I can't get around acknowledging that it's Christmas today, although, so far, I notice very little of it. If I turn on the television, I can watch some very schmaltzy shows, but I certainly don't want to do that because I am allergic to them. Imagine Andre Rieu addressing an adoring audience in German in fake snow and his orchestra members with Santa hats on. Blegh. How low can a man fall? No, give me a cathedral with a good choir or two under the able hands of a good choir master and let them sing the roof down. That's what I want to hear at Christmas.
I am not at all the 'bah humbug' kind of person, and at one time I was also a major consumer at Christmastime. I also fell for the commercialism of it hook, line and sinker when I still lived a middle class life in the States, with my 2.4 children and two cars and house in the suburbs. It is amazing how your environment shapes you and how you start to act like the people you most associate with. Especially when you are relatively young and still somewhat malleable in your opinions. You've got to have an enormous sense of self not to get caught up in the general turmoil of whatever national holiday is celebrated.
I have to say that I enjoyed one thing a lot, and that was decorating the tree, a deed which I exercised as if it was a lost art. I bought new ornaments for it every year and they had to be the imported, authentic kind from Scandinavia and Germany and I was in cohorts for this search with a good friend. We started getting that crazed look in our eyes late October and no store that sold ornaments was safe for us. One store in particular, Pier 1 Imports, was a favorite hunting ground.
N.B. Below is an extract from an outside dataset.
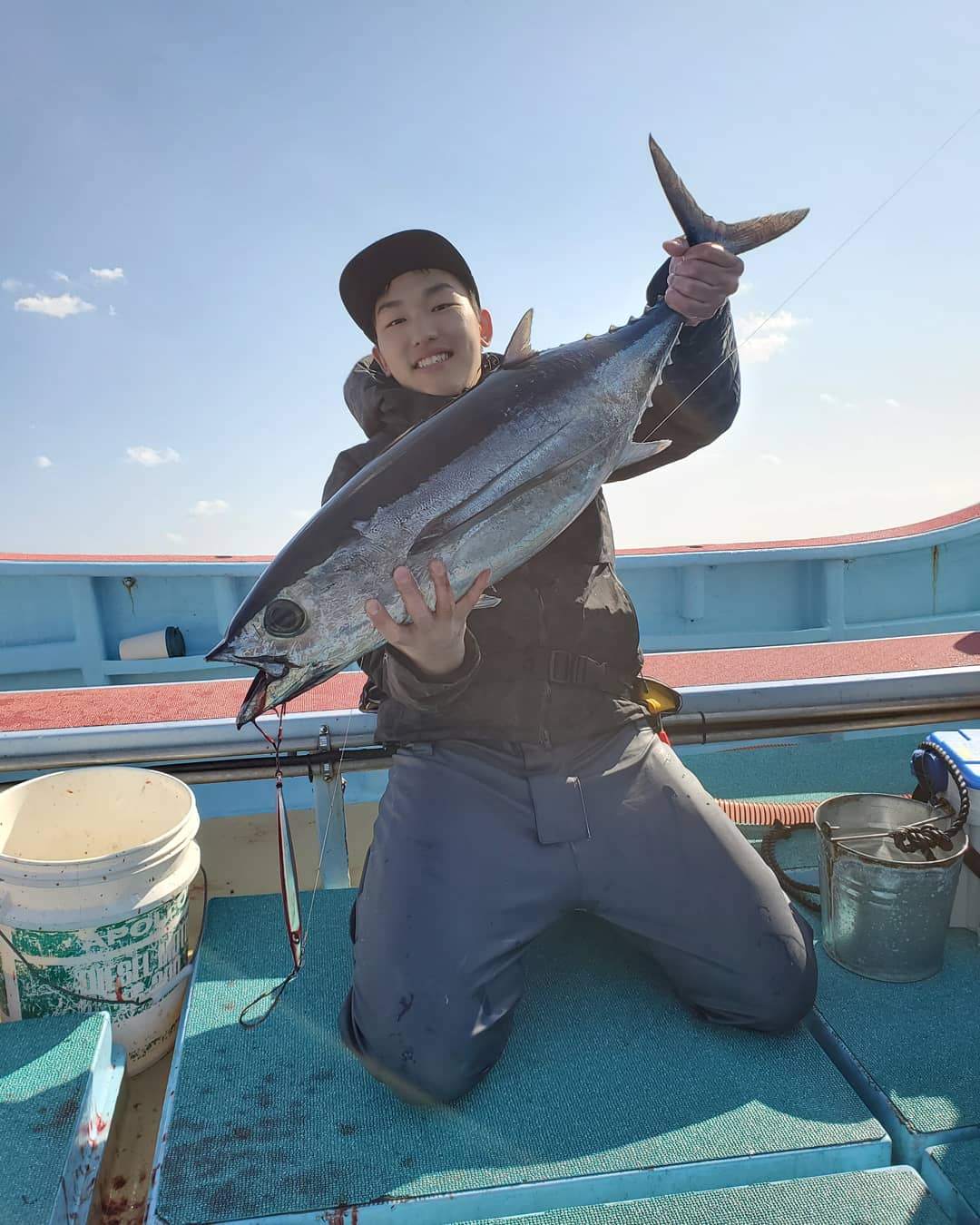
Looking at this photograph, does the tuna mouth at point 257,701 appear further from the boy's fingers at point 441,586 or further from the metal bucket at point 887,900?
the metal bucket at point 887,900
I think we went there at least once a week to see if there was anything new and we were often rewarded.
I don't have room for a tree in my apartment now, but I did not feel like decorating for Christmas at all. I didn't want to put too much emphasis on the holiday to make me that aware of the fact that I was alone for it. I had hoped to celebrate it with my daughter and grandson in Houston, but that turned out to be a pipedream, and now it looks like that will never happen again. I think it was a bit naïve of me to assume that a tradition like that would be started and maintained. It was too much to wish for. I better get used to the fact that I entertain myself at the holidays and make sure that I always have my own plans. I am sure I will be quite capable of this.
One thing that is very nice, and that is that my medicines are working well today and I am feeling amazingly calm and serene. I am so very appreciative of this that nothing else matters. This is true 'peace on earth' for me. If I never got another gift, than this would be enough.